Extract to read.
____

May 3rd, 2025
I recently read a book from P.D. James, an author best known for her crime novels. The book I read was The Children of Men, which falls into the category of speculative fiction, an off shoot of sci-fi. The story is set in a world of the future where no children are born. In the novel the planet has been without a human birth for a quarter century, and our species is slowly but surely heading for extinction. Books about a dystopian future derive their power by describing a world that is much like our present one, but one that has also taken a frightening trajectory. These stories can get stale when the future becomes the now. However, The Children of Men still has an edge to it, because what it predicts is in some ways still plausible.
The novel never explains why humans all become infertile simultaneously. It doesn’t need to do that. What the author does is give a detailed and poignant description of a society that is collapsing. James writes well, and she conjures up an image of a decaying England that is both tragic and occasionally funny in a dark way. The overwhelming feeling in the book is that of hopelessness. The unspoken, but obvious, question in the story is. “Why do anything?” Most of the characters in the book are just killing time or waiting for time to kill them. Without a new generation, the future has no meaning.
Does this book matter? I think it does. It mirrors the world around me, but in a distorted way, like a funhouse mirror. Are women still giving birth to children? Yes, of course. The world’s population is still growing. However, the pace of growth on our planet is uneven and it is slowing overall. Some parts of the world, especially sub-Saharan Africa, still have explosive population growth. Other places have steep declines. Russia, China, Japan, and most of the EU are experiencing a loss of people. Even countries with modest growth, like the United States, only have more residents because immigration, not from the birth rate within the national borders.
Is it a bad thing for the world’s human population to stabilize or even decline? Maybe not. Every other species on the planet would probably benefit from fewer homo sapiens. However, humanity has never before dealt with a universal loss population. There have been great disasters in the past, like the Black Death, that decimated whole nations, but nothing quite on this scale. The current decline in the birth rate has kind of snuck up on us. It is nothing like the sudden wave of infertility that James mentions on her novel.
I think about this sort of thing for two reasons. First of all, I am objectively old. If the United States government gives me Social Security and Medicare, then I am by definition elderly, and my time on earth is clearly limited. Second, my wife and I are caring for our four-year-old grandson, Asher, whose future stretches out before him like an endless vista. The Children of Men reminds me of my mortality, and it pounds home the preciousness of every child.

____

Given information.
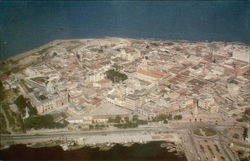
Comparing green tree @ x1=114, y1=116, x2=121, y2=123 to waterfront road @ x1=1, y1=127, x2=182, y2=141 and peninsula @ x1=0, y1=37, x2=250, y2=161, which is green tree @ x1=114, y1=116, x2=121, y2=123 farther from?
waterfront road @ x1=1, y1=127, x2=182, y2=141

____

Exercise tasks.
A - Translate this sentence from the book review into Spanish: "Without a new generation, the future has no meaning."
B - According to the book review, how long has the planet in the novel gone without a human birth?
C - Please continue the book review of The Children of Men from its last sentence.
The material has no connection to the book review.

Answers to the exercises.
A - Sin una nueva generación, el futuro no tiene sentido.

B - A quarter century.

C -
I was the eldest of seven boys in my family of origin. Large families were common when I was young. This is no longer true. There are many reasons for this: the higher cost of raising a child, increased access to contraception, anxiety for the future, changing gender roles, etc. Some of these reasons are good, some perhaps not so much. The fact is that, when I was a child, having kids and rising a family was the priority for most people. Now, it just one goal in life among many. Once again, I don’t know if the change is good or bad. All I know is that things are different and we, as a species, need to adapt.
For example, much of what we do is dependent on growth of some sort. Capitalism only works when there is growth. The economies of most of the world require constant growth to raise the standard of living. Humanity worships “more”. Enough is never enough. In order for capitalism to function, there has to be population growth to drive economic growth. So, what do we do when there aren’t enough producers? Or enough consumers? A number of countries are wrestling with these problems right now. How long will it take before we have to radically change our consumption of material goods and services? How long before we radically change our values to focus on things that cannot be bought and sold? Our current economic system is not sustainable.
I want to go back to the mood expressed in James’ novel. It is often a depressing book, and as I age, I identify more and more with the zeitgeist. It is hard to keep going when things are falling apart both inside and out. That is why Asher is so important. Asher can be a real pain in the ass at times, and he wears me out. But he gives me hope. Every day he shows me who he is and who he may become. He is constantly learning and growing. He needs me in order to grow, and that gives me purpose. He gives meaning to my life.
Asher is the future. On my own, I am not. I experience the future through a little boy. He makes it all worthwhile.